What tax deductions can I claim for my job?
August 9, 2004
Date: Sat, 24 Jul 2004
Subject: mileage deductions?
- I just began a job in Massachusetts and I am commuting 133 miles per day to and from work. I am in construction and my workplace changes quite frequently, but most of my company's work is located a good distance from my house. The assignment I have now is a training job for a few months after which I hope to be reassigned closer to home. Do you think I can claim an employee business expense for my transportation costs? What is the standard mileage rate?
- My fiancée and I moved to Massachusetts from New Orleans. We used a Penske truck, and she drove her car up here. What deductions can we claim? I moved for my job, and she is also seeking a job.

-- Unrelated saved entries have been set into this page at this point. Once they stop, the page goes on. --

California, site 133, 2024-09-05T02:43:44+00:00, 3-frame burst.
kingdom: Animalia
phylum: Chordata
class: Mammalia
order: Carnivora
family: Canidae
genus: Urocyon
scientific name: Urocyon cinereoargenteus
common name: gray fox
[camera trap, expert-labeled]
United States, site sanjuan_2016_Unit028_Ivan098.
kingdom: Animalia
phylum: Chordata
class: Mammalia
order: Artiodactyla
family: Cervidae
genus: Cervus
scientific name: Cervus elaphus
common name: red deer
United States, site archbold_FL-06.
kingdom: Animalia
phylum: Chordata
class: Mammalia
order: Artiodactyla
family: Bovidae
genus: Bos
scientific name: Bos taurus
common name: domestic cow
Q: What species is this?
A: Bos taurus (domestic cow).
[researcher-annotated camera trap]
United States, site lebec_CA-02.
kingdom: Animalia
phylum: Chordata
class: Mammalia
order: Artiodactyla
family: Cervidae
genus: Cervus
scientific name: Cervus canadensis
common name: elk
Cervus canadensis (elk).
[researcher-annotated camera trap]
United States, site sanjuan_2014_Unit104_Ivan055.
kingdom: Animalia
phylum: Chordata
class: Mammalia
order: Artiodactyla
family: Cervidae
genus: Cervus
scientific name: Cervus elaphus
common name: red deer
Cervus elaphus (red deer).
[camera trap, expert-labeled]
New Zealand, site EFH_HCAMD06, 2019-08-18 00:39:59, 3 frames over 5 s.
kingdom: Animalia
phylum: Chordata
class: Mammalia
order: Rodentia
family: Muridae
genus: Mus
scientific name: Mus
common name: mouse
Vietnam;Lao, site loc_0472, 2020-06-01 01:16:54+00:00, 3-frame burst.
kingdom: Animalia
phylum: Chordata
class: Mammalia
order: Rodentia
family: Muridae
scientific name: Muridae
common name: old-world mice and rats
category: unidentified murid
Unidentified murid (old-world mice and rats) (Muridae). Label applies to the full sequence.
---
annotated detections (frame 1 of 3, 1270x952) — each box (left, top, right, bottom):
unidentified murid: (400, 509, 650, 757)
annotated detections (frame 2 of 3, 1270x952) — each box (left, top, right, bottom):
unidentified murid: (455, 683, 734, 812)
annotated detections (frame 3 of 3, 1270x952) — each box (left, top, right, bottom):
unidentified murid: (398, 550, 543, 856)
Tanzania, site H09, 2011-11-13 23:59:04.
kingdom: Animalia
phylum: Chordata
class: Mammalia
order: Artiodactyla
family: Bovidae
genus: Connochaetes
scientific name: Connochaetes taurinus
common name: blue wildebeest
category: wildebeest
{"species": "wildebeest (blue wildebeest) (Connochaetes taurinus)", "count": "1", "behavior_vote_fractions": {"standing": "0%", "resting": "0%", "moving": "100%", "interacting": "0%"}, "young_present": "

- Can I deduct the cost of tools that I buy for my work?
Date: Fri, Jul 30, 2004
- This is actually a difficult question. A taxpayer may deduct daily transportation expenses incurred to travel between the taxpayer's residence and a temporary work location outside the metropolitan area where the taxpayer lives and normally works. A taxpayer who doesn't normally work in the metropolitan area in which he or she lives doesn't qualify for the deduction. A taxpayer was able to claim the deduction when he worked at his employer's local field office 25% - 27% of his working days and worked at various temporary locations on the other days. If, after your training job period, you can get your job requirements to fit this situation of having local work assignments in addition to the out of town assignments, you should be able to qualify for the deduction. The standard business mileage rate for 2004 is 37.5¢ per mile. This deduction is claimed on Form 2106 and Schedule A as a miscellaneous itemized deduction (not deductible for AMT.)
- Go to the IRS web site (www.irs.gov) and see IRS Publication 521 on Moving Expenses. Your fiancée needs to find a job within one year of the move to qualify to claim her expenses. The deduction is claimed on Form 3903 and is deductible as an adjustment to gross income (line 27 on 2003 Form 1040.)
- Employees can deduct expenses relating to tools that they buy for their work. If the tools have a useful life exceeding one year (they aren't supplies), they should be depreciated. See IRS Publication 535. This deduction is claimed on Form 2106 and Schedule A as a miscellaneous itemized deduction (not deductible for AMT.)